Texto fornecido =
================================

O Supremo Tribunal Federal (STF) descumpriu os prazos previstos na Lei de Acesso à Informação (LAI) e omitiu dados sobre o uso de aviões da Força Aérea Brasileira (FAB) por seus ministros. Mesmo após dois pedidos formais do jornal Folha de S. Paulo, o tribunal não esclareceu por quanto tempo manterá confidenciais os registros de passageiros.
As respostas chegaram com mais de um mês de atraso e só foram enviadas após a assessoria de imprensa ser cobrada. O Supremo também deixou de informar quais ministros requisitaram os deslocamentos.
O Ministério da Justiça, que intermediou parte dos pedidos, já determinou que os dados sob sua responsabilidade ficarão protegidos por cinco anos. No entanto, esclareceu que essa regra não se aplica às viagens requisitadas diretamente pelo STF — que deve decidir, por conta própria, qual será o tempo de sigilo.

================================

Dados fornecidos =
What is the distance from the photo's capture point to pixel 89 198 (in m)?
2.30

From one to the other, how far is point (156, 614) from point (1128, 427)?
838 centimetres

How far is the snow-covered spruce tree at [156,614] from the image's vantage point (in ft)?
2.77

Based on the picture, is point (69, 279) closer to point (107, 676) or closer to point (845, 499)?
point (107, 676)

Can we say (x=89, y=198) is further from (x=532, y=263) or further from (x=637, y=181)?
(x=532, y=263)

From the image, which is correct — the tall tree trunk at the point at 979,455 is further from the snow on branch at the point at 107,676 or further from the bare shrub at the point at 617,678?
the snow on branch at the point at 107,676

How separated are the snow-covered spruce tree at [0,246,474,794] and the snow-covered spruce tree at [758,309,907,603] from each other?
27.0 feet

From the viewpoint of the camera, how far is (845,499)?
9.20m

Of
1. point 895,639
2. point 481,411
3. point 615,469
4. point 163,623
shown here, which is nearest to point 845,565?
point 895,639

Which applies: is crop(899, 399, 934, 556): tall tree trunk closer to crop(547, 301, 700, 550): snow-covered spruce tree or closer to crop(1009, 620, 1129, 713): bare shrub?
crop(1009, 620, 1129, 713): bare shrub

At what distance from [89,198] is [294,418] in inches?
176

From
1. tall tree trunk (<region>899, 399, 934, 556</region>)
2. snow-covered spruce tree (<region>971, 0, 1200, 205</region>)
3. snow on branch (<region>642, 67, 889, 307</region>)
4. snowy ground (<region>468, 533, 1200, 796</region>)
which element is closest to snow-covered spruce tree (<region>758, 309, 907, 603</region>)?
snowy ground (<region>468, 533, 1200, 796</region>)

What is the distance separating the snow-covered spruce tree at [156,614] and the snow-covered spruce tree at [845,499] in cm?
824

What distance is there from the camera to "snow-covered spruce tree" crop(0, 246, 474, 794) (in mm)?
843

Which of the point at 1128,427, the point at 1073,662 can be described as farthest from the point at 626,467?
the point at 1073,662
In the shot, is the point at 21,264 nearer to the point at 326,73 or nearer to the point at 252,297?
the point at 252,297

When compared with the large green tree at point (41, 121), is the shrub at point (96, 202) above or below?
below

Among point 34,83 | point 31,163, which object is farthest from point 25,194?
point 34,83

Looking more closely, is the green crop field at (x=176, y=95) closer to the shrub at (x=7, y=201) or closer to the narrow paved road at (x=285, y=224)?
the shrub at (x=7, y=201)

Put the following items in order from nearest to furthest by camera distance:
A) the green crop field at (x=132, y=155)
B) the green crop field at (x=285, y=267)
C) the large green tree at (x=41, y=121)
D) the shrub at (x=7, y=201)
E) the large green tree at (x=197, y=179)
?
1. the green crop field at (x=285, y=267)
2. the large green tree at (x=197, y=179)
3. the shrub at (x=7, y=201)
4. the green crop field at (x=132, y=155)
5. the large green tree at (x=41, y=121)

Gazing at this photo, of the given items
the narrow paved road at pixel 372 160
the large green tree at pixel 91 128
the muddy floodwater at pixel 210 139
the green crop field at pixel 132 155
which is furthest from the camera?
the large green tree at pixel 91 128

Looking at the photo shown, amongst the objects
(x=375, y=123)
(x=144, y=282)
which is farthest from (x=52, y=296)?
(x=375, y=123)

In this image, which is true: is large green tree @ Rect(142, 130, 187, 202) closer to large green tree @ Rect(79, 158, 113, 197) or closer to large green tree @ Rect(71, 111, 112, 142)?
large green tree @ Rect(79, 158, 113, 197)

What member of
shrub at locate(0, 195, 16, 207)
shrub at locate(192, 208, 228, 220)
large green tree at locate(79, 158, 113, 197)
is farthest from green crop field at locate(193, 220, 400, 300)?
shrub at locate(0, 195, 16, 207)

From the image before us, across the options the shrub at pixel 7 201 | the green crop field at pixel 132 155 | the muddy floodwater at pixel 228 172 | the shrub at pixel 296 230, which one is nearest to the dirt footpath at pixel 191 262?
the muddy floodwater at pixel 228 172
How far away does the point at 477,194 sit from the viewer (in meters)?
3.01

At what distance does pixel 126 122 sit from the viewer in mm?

================================

O que fazer =
**A)** Segundo o texto sobre o STF, por quanto tempo ficarão protegidos os dados sob responsabilidade do Ministério da Justiça?
**B)** Por favor, transcreva do texto sobre o STF o trecho de "As respostas chegaram" até "tempo de sigilo.".

Lista de respostas =
**A)** Por cinco anos.

**B)**
As respostas chegaram com mais de um mês de atraso e só foram enviadas após a assessoria de imprensa ser cobrada. O Supremo também deixou de informar quais ministros requisitaram os deslocamentos.
O Ministério da Justiça, que intermediou parte dos pedidos, já determinou que os dados sob sua responsabilidade ficarão protegidos por cinco anos. No entanto, esclareceu que essa regra não se aplica às viagens requisitadas diretamente pelo STF — que deve decidir, por conta própria, qual será o tempo de sigilo.